Biological ICT Group
The Biological ICT Group is conducting research and development of technologies that will lead to new concepts of information and communications such as application technologies of brain information, an ultra-low energy and biological molecular communication technology with a high-level function, and bio-inspired algorithms that can autonomously judge changes in the situation and environment and communicate flexibly by analyzing human brain functions and biological functions in life. The group aims to develop future communication technologies that are gentle and comfortable for humans.
We aim to establish technologies that can be a basis of the high-level network society such as photonic network with a peta-bit class capacity, a high-level functional wireless network, and a fusion of these next-generation network technologies with older information and communication technology.
Life has an enormous number of amazing mechanisms--for example, self-replication, self-organization, flexibility, and plasticity found at the individual, cellular, and bio-molecular levels, as well as organisms' high energy-conversion efficiency. These mechanisms are so amazing that they cannot yet be emulated artificially.
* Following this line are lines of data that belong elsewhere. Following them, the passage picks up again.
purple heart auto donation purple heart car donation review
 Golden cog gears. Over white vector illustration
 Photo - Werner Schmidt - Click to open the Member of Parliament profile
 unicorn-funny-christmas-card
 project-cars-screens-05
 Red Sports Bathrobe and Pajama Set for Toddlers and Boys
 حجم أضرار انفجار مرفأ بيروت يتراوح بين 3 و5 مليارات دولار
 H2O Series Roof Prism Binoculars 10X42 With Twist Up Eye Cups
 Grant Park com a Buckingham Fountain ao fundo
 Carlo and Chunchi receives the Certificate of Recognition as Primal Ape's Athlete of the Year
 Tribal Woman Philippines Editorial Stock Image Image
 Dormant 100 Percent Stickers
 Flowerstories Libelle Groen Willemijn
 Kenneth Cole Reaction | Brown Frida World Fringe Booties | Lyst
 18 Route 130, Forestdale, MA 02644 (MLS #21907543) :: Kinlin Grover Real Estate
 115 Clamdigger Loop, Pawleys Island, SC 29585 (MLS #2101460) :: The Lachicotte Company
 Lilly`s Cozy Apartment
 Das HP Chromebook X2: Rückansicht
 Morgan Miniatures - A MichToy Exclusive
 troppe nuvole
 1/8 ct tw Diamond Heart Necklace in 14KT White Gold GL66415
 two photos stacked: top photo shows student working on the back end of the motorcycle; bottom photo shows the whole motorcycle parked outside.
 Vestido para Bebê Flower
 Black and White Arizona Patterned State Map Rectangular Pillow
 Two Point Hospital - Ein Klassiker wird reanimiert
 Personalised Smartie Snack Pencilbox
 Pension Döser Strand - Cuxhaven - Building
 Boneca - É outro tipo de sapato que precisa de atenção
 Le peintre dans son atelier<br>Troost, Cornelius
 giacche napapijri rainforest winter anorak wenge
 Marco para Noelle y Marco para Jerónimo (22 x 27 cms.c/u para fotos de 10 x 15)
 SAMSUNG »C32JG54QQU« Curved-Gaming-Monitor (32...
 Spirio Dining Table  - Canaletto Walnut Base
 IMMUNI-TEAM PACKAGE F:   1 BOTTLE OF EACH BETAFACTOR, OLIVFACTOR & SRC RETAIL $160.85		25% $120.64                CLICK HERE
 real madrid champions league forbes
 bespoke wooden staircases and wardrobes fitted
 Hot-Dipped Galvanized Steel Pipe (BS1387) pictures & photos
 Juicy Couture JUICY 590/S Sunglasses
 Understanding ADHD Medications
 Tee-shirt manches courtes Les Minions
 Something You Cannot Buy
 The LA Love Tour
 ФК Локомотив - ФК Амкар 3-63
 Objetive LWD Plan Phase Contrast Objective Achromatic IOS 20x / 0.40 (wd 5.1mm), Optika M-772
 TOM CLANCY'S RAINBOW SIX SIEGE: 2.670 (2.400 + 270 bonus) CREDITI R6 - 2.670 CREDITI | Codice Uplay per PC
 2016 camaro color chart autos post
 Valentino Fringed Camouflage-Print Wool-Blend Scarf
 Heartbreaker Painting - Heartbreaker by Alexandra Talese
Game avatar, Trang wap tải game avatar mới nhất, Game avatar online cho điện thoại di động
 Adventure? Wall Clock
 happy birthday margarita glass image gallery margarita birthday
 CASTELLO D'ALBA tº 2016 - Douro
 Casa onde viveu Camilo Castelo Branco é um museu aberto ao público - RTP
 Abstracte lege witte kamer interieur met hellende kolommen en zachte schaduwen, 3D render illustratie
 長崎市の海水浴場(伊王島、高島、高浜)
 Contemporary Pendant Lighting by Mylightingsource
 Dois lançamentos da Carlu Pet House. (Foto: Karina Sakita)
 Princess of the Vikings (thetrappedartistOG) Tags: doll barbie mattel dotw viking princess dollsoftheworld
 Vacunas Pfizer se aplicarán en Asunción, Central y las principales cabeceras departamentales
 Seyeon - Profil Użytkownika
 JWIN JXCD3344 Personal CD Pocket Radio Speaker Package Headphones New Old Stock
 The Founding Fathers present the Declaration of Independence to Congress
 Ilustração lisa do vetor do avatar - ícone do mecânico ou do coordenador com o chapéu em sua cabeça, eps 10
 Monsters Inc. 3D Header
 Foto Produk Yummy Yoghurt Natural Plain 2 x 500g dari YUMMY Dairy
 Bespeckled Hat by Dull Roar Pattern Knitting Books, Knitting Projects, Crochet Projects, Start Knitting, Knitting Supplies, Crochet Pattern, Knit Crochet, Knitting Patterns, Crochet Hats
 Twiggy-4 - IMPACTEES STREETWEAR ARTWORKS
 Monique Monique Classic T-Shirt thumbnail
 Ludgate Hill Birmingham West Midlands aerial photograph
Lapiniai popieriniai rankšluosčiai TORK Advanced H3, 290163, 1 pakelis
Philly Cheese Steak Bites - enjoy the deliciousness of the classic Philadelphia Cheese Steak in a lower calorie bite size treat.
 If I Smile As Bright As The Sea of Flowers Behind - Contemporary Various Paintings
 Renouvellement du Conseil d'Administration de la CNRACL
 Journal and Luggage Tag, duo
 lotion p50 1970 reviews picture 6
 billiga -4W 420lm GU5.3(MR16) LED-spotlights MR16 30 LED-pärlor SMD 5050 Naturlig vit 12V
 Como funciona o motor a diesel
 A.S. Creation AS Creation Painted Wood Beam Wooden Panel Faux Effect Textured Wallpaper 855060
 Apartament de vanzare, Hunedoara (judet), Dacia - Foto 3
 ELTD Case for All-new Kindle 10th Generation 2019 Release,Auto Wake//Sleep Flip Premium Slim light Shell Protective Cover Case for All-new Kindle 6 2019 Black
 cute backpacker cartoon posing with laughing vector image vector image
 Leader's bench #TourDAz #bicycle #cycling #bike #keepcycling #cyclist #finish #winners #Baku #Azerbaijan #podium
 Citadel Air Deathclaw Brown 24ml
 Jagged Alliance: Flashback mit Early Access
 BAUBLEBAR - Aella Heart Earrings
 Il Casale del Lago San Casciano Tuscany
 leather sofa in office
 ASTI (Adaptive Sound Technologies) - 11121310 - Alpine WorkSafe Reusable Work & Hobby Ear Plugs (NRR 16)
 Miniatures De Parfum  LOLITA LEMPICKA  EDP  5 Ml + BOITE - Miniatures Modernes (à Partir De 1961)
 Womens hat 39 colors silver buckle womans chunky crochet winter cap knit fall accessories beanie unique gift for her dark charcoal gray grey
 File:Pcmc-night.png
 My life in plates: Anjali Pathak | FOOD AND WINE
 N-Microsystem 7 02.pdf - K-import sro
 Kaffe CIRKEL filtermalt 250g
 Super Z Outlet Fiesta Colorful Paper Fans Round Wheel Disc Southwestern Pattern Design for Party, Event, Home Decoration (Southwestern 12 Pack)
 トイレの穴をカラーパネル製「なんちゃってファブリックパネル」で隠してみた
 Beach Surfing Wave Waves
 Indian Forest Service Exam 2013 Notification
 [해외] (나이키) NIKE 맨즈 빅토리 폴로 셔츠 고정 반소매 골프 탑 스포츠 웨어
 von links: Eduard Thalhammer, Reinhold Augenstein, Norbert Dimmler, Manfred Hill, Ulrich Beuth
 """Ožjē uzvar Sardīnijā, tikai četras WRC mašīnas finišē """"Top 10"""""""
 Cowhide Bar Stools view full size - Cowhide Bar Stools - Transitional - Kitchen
However, when we do succeed in applying them in synthetic ways of emulating them, each will significantly benefit humankind. Through the functional analysis of human brains, cells, and biological macromolecules, we aim to develop new communication and information technologies base upon a new concept of information.
Research and development of brain communication technologies
We develop advanced technologies of integrative noninvasive brain imaging to decode brain signals with accuracy in both spatial resolution (< 10mm) and temporal resolution (< 5 ms). Applying these advanced technologies, we estimate the quality of communication in affecting the receiver's brain in a less stressful way. We also explore new versatile communication methods using the decoded brain information as the sender's intention.
Research and development of communication technology with using biomolecules and cells
Living organisms have economical and highly functional mechanisms of information transfer and processing. We have explored these mechanisms and aim to extract elementary processes for self-organization, autonomy, specific recognizabillity, and so on, which will contribute to the future molecular communications. We also aim to develop technologies for autonomous networks and interfaces by using interactions between cells and biological macromolecules.
Research and development of algorithms inspired by biological processes
We aim to design information communication systems with adaptability, which is a prominent properly of living things but cannot yet be emulated artificially. By improving measurement systems for living cells and biological molecules, we will analyze the molecular process in cells and reveal the mechanisms for the robustness and self-regulation of generic information translation and molecular catalytic reactions to external stimuli. Through this research, we aim to develop novel non-von Neumann algorithms that have desirable features and functions to self-optimize communication processes in a universal network environment.